Yine Bir Garip Rüya Gördüm…
Arada sırada garip rüyalar görme huyum var benim. Geçen gece yine başıma geldi. Bu sefer gördüğüm rüya sanırım t24’te Sn. Çiğdem Toker’in 27 Kasım 2024 Salı günü yayınlanan ve beni çok rahatsız eden bir konuya değinen yazısından kaynaklandı. https://t24.com.tr/yazarlar/cigdem-toker/kirazli-halkali-hatti-ihalesi-nasil-uce-katlandi,47407
Konu İstanbul Büyükşehir Belediyesi (İBB) kapsamında yapılan bir ihaleyle ilgiliydi.
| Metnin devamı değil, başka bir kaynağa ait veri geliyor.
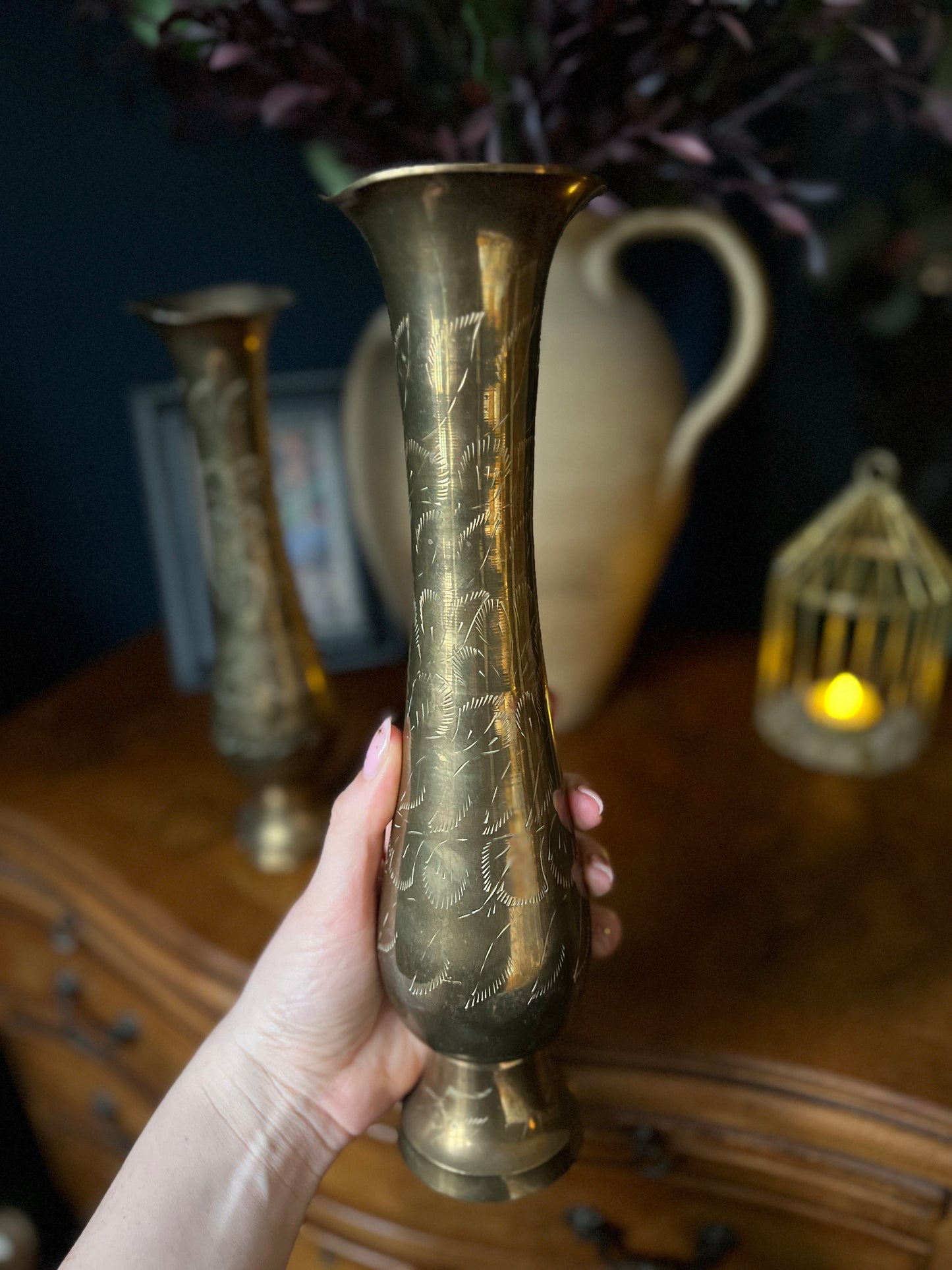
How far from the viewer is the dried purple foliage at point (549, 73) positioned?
0.58 m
Sn Toker yazısında İBB’nin Kirazlı-Halkalı arasında yapılacak metro için tekrar ihaleye çıktığını ve gelen teklifler değerlendirildiğinde CHP’nin eski genel başkanı Sn. Kemal Kılıçdaroğlu’nun beşli çeteler olarak adlandırdığı şirketlerden birinin ihalede en düşük teklifi verdiğini anlatıyor ve İBB’yi ihale konusunda nihai kararı verirken dikkatli olması konusunda uyarıyordu. İşin ilginci, en düşük tekliften sonra gelen dört teklif de yine Sn. Kılıçdaroğlu’nun beşli çeteler diye tanımladığı gruptandı. Ülkemizin saygın müteahhitlik şirketlerinden Enka ve Alarko ise davet edilmelerine rağmen ihaleye teklif vermemişlerdi.
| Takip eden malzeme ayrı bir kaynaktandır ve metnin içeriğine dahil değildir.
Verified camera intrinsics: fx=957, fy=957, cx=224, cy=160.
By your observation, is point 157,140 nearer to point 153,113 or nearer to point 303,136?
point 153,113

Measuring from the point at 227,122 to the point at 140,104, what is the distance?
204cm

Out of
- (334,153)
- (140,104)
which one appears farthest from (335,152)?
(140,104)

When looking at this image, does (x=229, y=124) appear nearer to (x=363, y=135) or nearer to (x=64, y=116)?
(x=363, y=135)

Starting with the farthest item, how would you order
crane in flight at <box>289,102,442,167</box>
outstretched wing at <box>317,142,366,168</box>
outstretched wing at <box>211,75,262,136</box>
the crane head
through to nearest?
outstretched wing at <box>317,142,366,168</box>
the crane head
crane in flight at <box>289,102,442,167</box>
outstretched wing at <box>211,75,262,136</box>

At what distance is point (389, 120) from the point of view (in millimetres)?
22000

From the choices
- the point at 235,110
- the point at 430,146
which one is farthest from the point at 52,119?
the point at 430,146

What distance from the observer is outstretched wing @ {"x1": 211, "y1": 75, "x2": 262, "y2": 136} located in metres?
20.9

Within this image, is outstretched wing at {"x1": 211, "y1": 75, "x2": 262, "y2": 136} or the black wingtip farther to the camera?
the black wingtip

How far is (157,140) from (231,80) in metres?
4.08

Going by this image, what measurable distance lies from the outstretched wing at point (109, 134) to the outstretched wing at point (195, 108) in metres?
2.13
Yazıdan sezinlediğim kadarıyla ihaleye gelen en düşük teklif bile, olması gereken fiyatın çok üstündeydi. Geçenlerde Ankara’da yapılan Mamak metrosu ihalesinde işin sıkı tutulması sonucu ihale bedelinde ortaya çıkan 187milyon $’lık düşüş düşünüldüğünde, herhalde yerinde bir uyarı. Nitekim İBB de ihaleyi sonuçlandırmayıp değerlendirmeye almış. İhale komisyonunun kararı bekleniyormuş.
Salı gecesi gördüğüm rüyaya gelince… Rüyamda sinemadayım ve ilginç bir film izliyorum. Filmin konusu büyük bir kamu ihalesiyle ilgili oluşturulan tezgah ile ilgili. Olay 1980’lerin sonunda iki kıtaya yayılmış bir şehirde geçiyor. Şehrin adı Altıntoprak. Altıntoprak son 40 yılda anormal büyümüş, hem de düzensiz. Bir kıtadan diğer kıtaya geçişlerde eskiden araba vapurları hizmet verirken, daha sonra önce bir köprü, sonra o da yetmeyince ikinci bir köprü inşa edilmiş. İkinci köprünün yapımı zamanın güçlü başbakanı Gözal döneminde gerçekleştirilmiş. Bu arada söylemeyi unuttum, filmde Altıntoprak kentinin bulunduğu ülkenin adı da Yolsuzistan.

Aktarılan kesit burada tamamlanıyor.